### Excerpt provided:

In a welcome surprise for many, the UK has experienced a rapid increase in wage growth, reaching speeds not seen for nearly two years.
Data from the Office for National Statistics (ONS) paints an encouraging picture for workers, with average weekly earnings (excluding bonuses) leaping from 6.7% to 7.2% in the three months leading up to April 2023.
The acceleration in regular pay growth is the fastest since June 2021 and a record high outside the pandemic context, according to the ONS.
The Current State of UK Wages
In April, a rise in the national minimum wage came into effect, impacting the lower end of the pay scale.
Simultaneously, private sector employers rolled out new annual pay awards, adding an extra boost to pay packets across the country as we started the new tax year.
The Impact of Wage Growth
Beyond the immediate benefits for employees, wage growth often indicates brewing inflationary pressures within the economy.
These figures will undoubtedly pique the interest of the Bank of England’s rate-setters, who are ever vigilant for signs of strengthening inflation.
When wages rise robustly, the result is often a corresponding inflation increase as businesses pass on increased labour costs to consumers.
However, real wage growth, which takes into account inflation, remains in the negative due to the double-digit inflation experienced in February and March.

### Data for analysis:
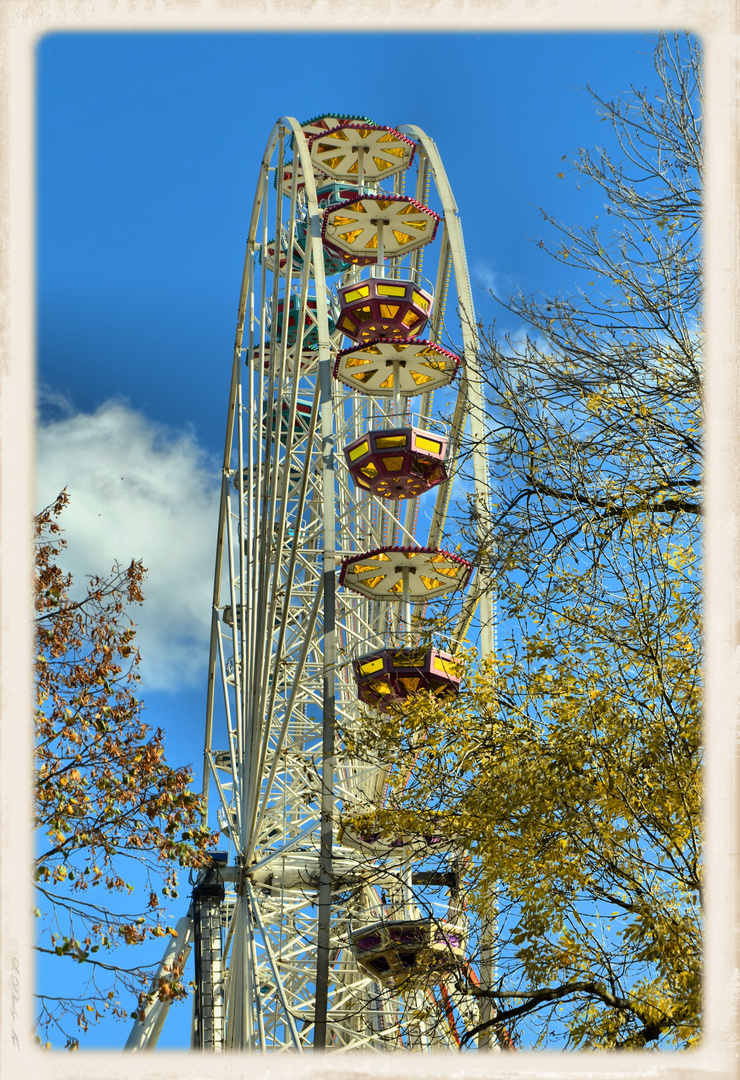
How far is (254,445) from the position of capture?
25375 millimetres

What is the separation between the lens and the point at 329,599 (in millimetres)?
19484

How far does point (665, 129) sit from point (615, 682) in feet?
13.4

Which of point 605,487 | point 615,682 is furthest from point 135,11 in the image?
point 615,682

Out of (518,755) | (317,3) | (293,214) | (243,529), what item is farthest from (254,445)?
(317,3)

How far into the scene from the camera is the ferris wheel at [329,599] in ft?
65.1

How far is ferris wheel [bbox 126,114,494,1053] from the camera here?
1983 cm

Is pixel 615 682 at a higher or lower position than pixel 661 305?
lower

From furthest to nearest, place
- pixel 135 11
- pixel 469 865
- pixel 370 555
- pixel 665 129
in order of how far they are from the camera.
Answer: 1. pixel 370 555
2. pixel 469 865
3. pixel 665 129
4. pixel 135 11

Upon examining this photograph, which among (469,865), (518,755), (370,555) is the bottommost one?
(469,865)

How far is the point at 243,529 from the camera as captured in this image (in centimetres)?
2431

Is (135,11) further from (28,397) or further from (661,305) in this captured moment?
(661,305)

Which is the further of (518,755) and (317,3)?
(518,755)

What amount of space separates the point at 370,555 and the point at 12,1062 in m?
16.2

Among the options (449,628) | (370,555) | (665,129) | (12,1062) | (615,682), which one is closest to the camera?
(12,1062)
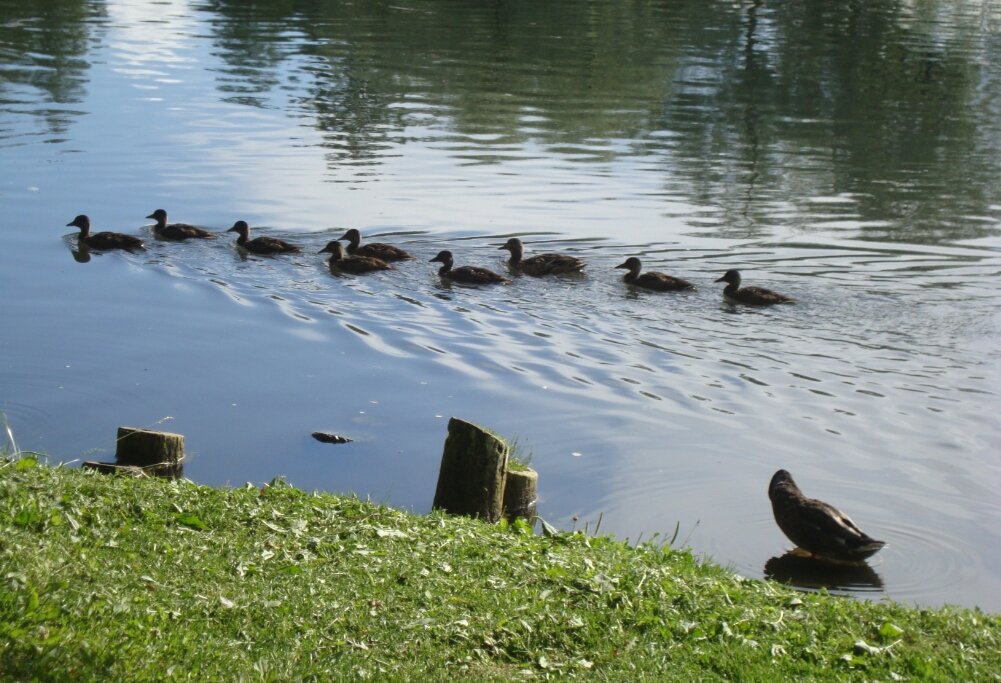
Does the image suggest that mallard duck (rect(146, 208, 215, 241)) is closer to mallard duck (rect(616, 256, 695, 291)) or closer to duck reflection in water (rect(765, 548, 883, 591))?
mallard duck (rect(616, 256, 695, 291))

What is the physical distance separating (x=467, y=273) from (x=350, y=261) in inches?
72.9

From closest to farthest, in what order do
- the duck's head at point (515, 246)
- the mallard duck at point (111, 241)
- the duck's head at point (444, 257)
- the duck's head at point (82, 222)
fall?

### What the exercise asks:
Extend the text on UK wage growth, beginning right after its final sentence. None of the records are needed here.

### Answer below:
A Look at the Labour Market
Despite positive wage growth, UK labour market statistics paints a somewhat different picture.
The unemployment rate inched up by 0.1 percentage points to 3.8% in the three months to April, driven by individuals who had been out of work for over a year.
Despite this slight increase, the jobless rate still managed to stay below the 4% forecast by economists.
The UK’s labour market has maintained a healthy level of activity over the past year, resisting pressures from rapidly rising interest rates as businesses persist in their hiring and retention endeavours.
The quantity of available roles, although dwindling since its record peak last summer, remains high with over a million positions available.
Anticipated Moves from the Bank of England
As we approach the Bank of England’s next interest rate decision on June 22, all eyes will be on the Monetary Policy Committee (MPC).
Current speculation leans towards an increase in borrowing costs by another quarter of a percentage point to 4.75%.
The enduring high inflation rate, which stubbornly outpaced the MPC’s projections, reached 8.7% in April.
Labour Force Inactivity and Its Impact
An interesting metric to watch is labour force inactivity, which measures the percentage of the population not actively seeking employment. This figure dipped by 0.4 percentage points to 21%.
The number of people attributing long-term sickness as their reason for inactivity hit a record high between February and April.
The pandemic has had a severe impact on labour force participation in the UK, dramatically reducing the supply of workers and giving existing employees increased bargaining power for better pay deals.
The Issue of Early Retirement
Bank’s Monetary Policy Committee member Catherine Mann recently highlighted the risk of early retirees stoking intergenerational tensions.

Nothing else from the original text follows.